Somebody shoot me in the face. Is he really not here tonight? Dammit. 
The one guy who could have helped.

By the way, before I get started, if anybody needs anything else at 
their tables, just speak slowly and clearly into your table numbers. 
Somebody from the NSA will be right over with a cocktail. Mark Smith, 
ladies and gentlemen of the press corps, Madame First Lady, Mr. 
President, my name is Stephen Colbert and tonight it's my privilege to 
celebrate this president. We're not so different, he and I. We get it. 
We're not brainiacs on the nerd patrol. We're not members of the 
factinista. We go straight from the gut, right sir? That's where the 
truth lies, right down here in the gut. Do you know you have more nerve 
endings in your gut than you have in your head? You can look it up. I 
know some of you are going to say I did look it up, and that's not true. 
That's cause you looked it up in a book.

Next time, look it up in your gut. I did. My gut tells me that's how our 
nervous system works. Every night on my show, the Colbert Report, I 
speak straight from the gut, OK? I give people the truth, unfiltered by 
rational argument. I call it the "No Fact Zone." Fox News, I hold a 
copyright on that term.

I'm a simple man with a simple mind. I hold a simple set of beliefs that 
I live by. Number one, I believe in America. I believe it exists. My gut 
tells me I live there. I feel that it extends from the Atlantic to the 
Pacific, and I strongly believe it has 50 states. And I cannot wait to 
see how the Washington Post spins that one tomorrow. I believe in 
democracy. I believe democracy is our greatest export. At least until 
China figures out a way to stamp it out of plastic for three cents a unit.

In fact, Ambassador Zhou Wenzhong, welcome. Your great country makes our 
Happy Meals possible. I said it's a celebration. I believe the 
government that governs best is the government that governs least. And 
by these standards, we have set up a fabulous government in Iraq.

I believe in pulling yourself up by your own bootstraps. I believe it is 
possible -- I saw this guy do it once in Cirque du Soleil. It was 
magical. And though I am a committed Christian, I believe that everyone 
has the right to their own religion, be you Hindu, Jewish or Muslim. I 
believe there are infinite paths to accepting Jesus Christ as your 
personal savior.

Ladies and gentlemen, I believe it's yogurt. But I refuse to believe 
it's not butter. Most of all, I believe in this president.

Now, I know there are some polls out there saying this man has a 32% 
approval rating. But guys like us, we don't pay attention to the polls. 
We know that polls are just a collection of statistics that reflect what 
people are thinking in "reality." And reality has a well-known liberal bias.

So, Mr.
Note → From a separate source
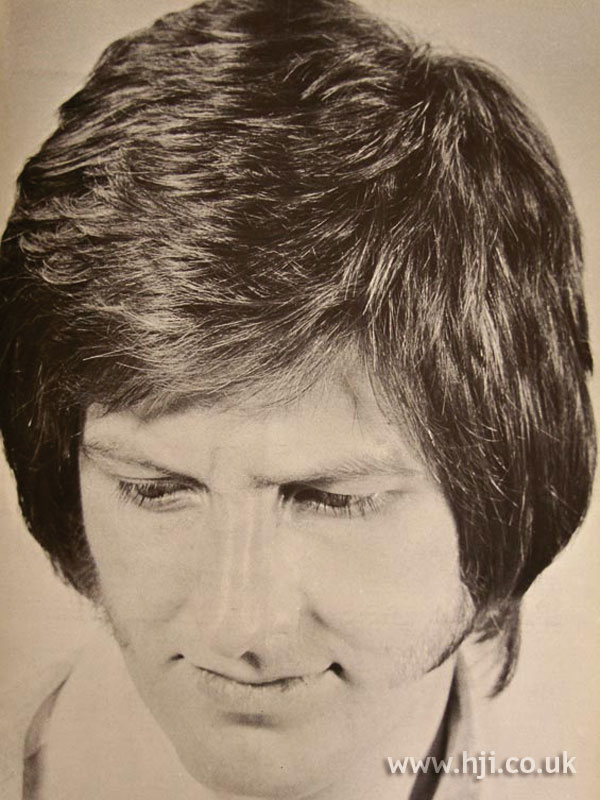1970s side-parted men's hairstyle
President, please, pay no attention to the people that say the 
glass is half full. 32% means the glass -- it's important to set up your 
jokes properly, sir. Sir, pay no attention to the people who say the 
glass is half empty, because 32% means it's 2/3 empty. There's still 
some liquid in that glass is my point, but I wouldn't drink it. The last 
third is usually backwash. Okay, look, folks, my point is that I don't 
believe this is a low point in this presidency. I believe it is just a 
lull before a comeback.

I mean, it's like the movie "Rocky." All right. The president in this 
case is Rocky Balboa and Apollo Creed is -- everything else in the 
world. It's the tenth round. He's bloodied. His corner man, Mick, who in 
this case I guess would be the vice president, he's yelling, "Cut me, 
Dick, cut me!," and every time he falls everyone says, "Stay down! Stay 
down!" Does he stay down? No. Like Rocky, he gets back up, and in the 
end he -- actually, he loses in the first movie.

OK. Doesn't matter. The point is it is the heart-warming story of a man 
who was repeatedly punched in the face. So don't pay attention to the 
approval ratings that say 68% of Americans disapprove of the job this 
man is doing. I ask you this, does that not also logically mean that 68% 
approve of the job he's not doing? Think about it. I haven't.

I stand by this man. I stand by this man because he stands for things. 
Not only for things, he stands on things. Things like aircraft carriers 
and rubble and recently flooded city squares. And that sends a strong 
message, that no matter what happens to America, she will always rebound 
-- with the most powerfully staged photo ops in the world.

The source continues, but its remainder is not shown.